Ransomware prevention capabilities are key
The best ransomware defense for organisations is to focus on preventing a ransomware infection in the first place. Organisations need visibility into the more subtle Indicators of Behavior (IOBs) that allow detection and prevention of a ransomware attack at the earliest stages.
A robust ransomware solution must have a multi-layered prevention, detection and response, including:
- Anti-ransomware prevention and deception: which uses a combination of behavioral detections and proprietary deception techniques to surface the most complex ransomware threats and end the attack before any critical data can be encrypted.
- Intelligence-Based Antivirus: which blocks known ransomware variants leveraging an ever-growing pool of threat intelligence based on previously detected attacks.

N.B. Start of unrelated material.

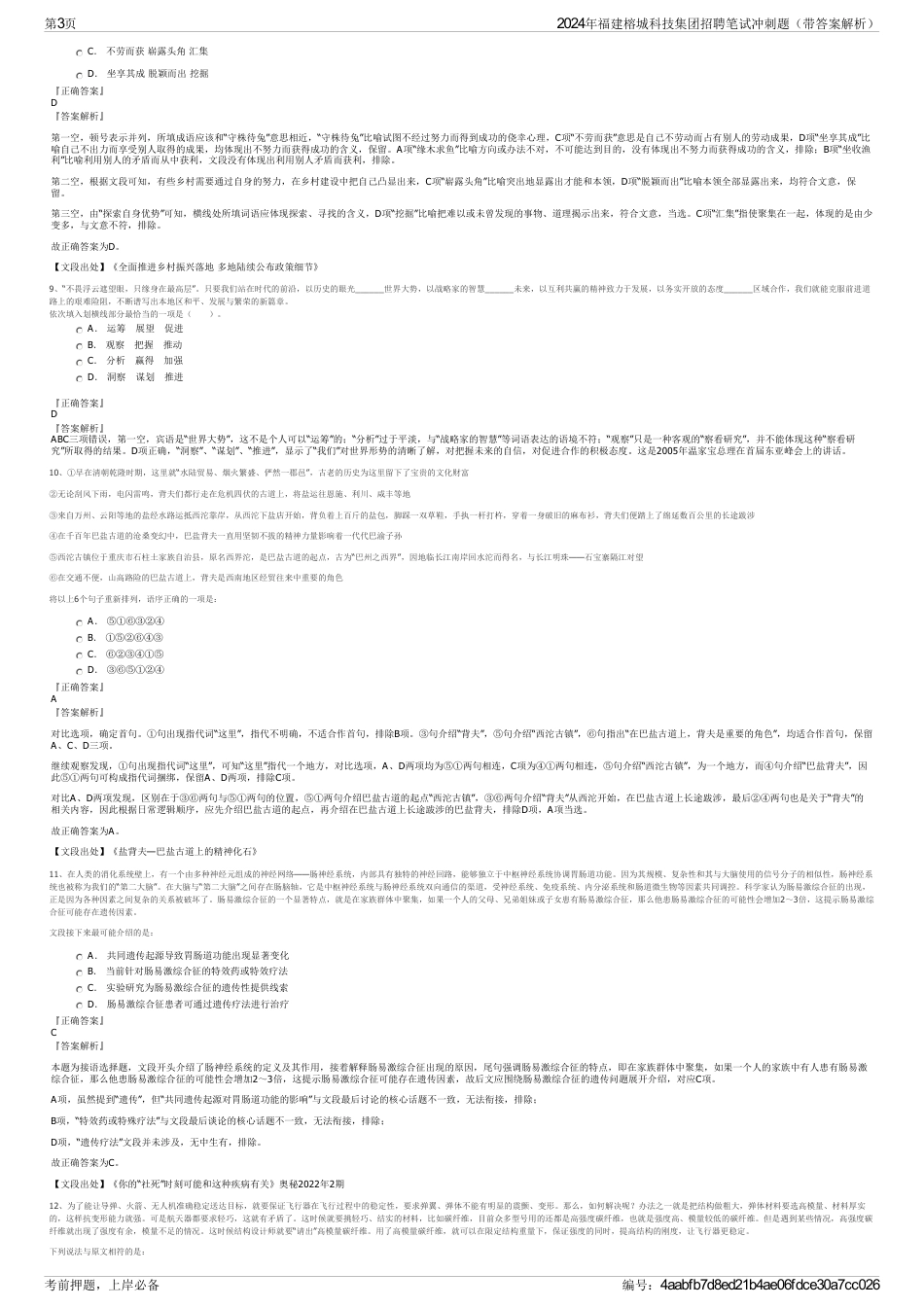 2024年福建榕城科技集团招聘笔试冲刺题（带答案解析）_第3页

- NGAV: which recognizes malicious components in code to block unknown ransomware variants prior to execution.
- Fileless Ransomware Protection: which disrupts attacks utilizing fileless and MBR-based ransomware that traditional antivirus tools miss.
- Endpoint Controls: which hardens endpoints against attacks by managing security policies, maintaining device controls, implementing personal firewalls and enforcing whole-disk encryption across a range of device types, both fixed and mobile.
- Behavioral Document Protection: which detects and blocks ransomware hidden in the most common business document formats, including those that leverage malicious macros and other stealthy attack vectors.